Sur les critères de la faillite personnelle

Cass. com., 11 avril 2018, n°16-29.103

La faillite personnelle du débiteur, placé en liquidation judiciaire, peut être retenue sur le fondement du détournement d’actifs dépendant de la liquidation judiciaire au regard des conclusions du rapport de l’expert lorsque les actifs dissimulés ou soustraits n’ont pu être inventoriés.

Ce qu’il faut retenir : La faillite personnelle du débiteur, placé en liquidation judiciaire, peut être retenue sur le fondement du détournement d’actifs dépendant de la liquidation judiciaire au regard des conclusions du rapport de l’expert lorsque les actifs dissimulés ou soustraits n’ont pu être inventoriés. L’adoption d’un plan de redressement n’est pas par elle-même exclusive de la possibilité d’une poursuite abusive d’une exploitation déficitaire.

Pour approfondir : En l’espèce, suivant jugement du 6 janvier 2006, un exploitant de fonds de commerce de « travaux agricoles bûcheron mécanisé » a été placé en redressement judiciaire. Par jugement du 4 mai 2011, le tribunal a décidé la résolution du plan de redressement arrêté au profit du débiteur et a ouvert la liquidation judiciaire de ce dernier. Le liquidateur judiciaire a demandé la désignation d’un technicien pour examiner la comptabilité du débiteur et a demandé le prononcé de la faillite personnelle de celui-ci après dépôt du rapport du technicien.

Par un arrêt du 7 novembre 2016, la Cour d’appel de Bordeaux a prononcé la faillite personnelle du débiteur pour une durée de quinze ans sur le fondement de l’article L.653-3 du Code de commerce. L’exploitant a formé un pourvoi en cassation contre cette décision.

* * *

> _Consigne_
Relevez toutes les dates complètes (jour, mois et année) citées dans le texte sur la faillite personnelle. Les enregistrements qui suivent viennent d'une autre source que le texte.

> _Données_
* * *

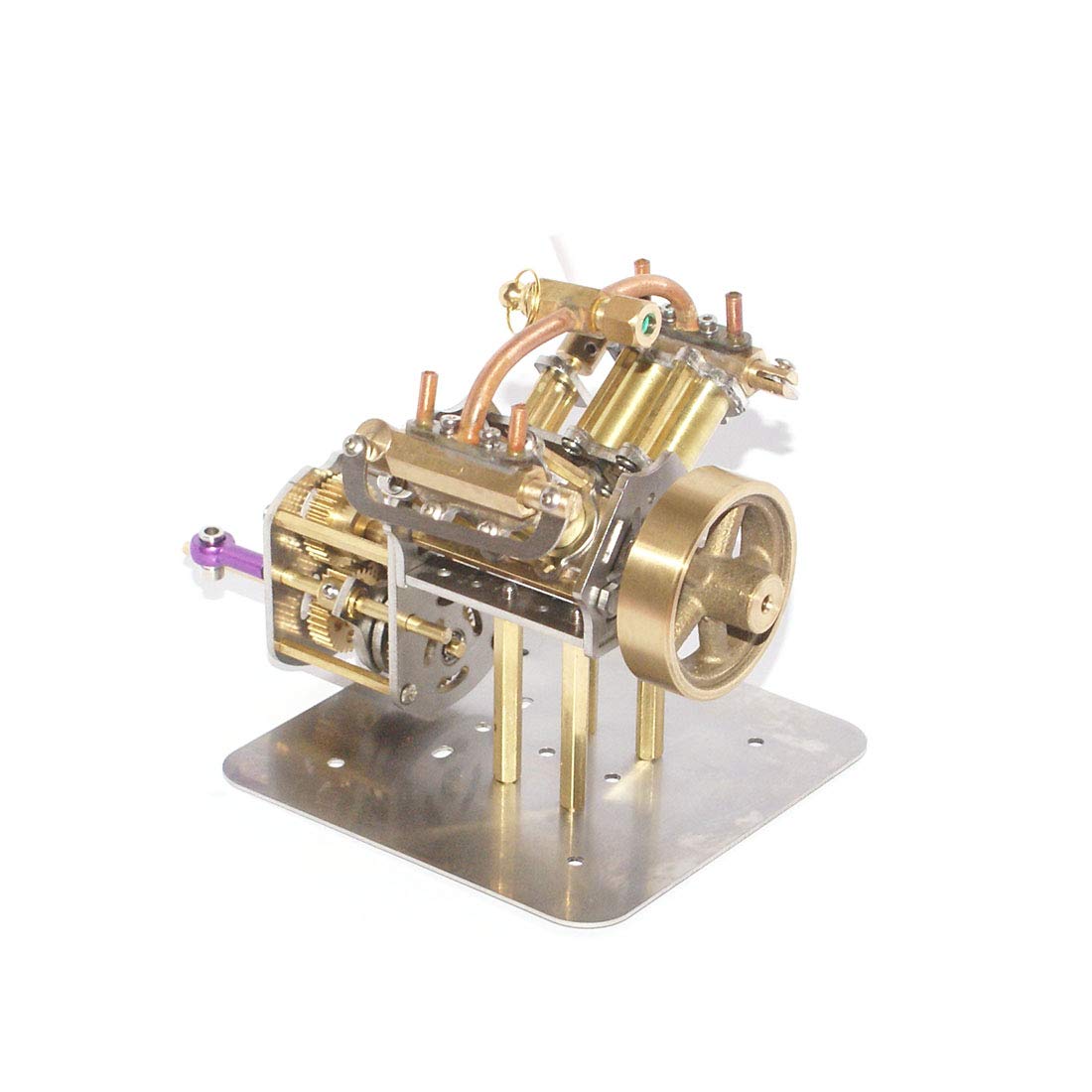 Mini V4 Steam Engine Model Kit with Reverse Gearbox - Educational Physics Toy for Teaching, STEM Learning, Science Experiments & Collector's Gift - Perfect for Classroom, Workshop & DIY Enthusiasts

* * *

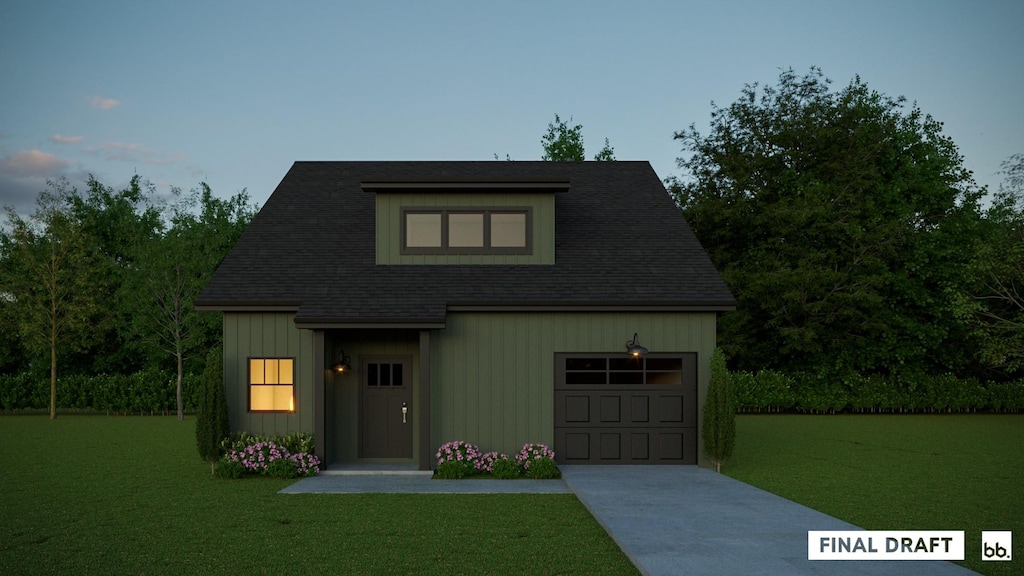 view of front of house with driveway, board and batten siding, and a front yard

* * *

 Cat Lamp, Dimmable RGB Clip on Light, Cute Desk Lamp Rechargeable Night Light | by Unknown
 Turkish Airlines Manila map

* * *

> _Réponse_
- 11 avril 2018
- 6 janvier 2006
- 4 mai 2011
- 7 novembre 2016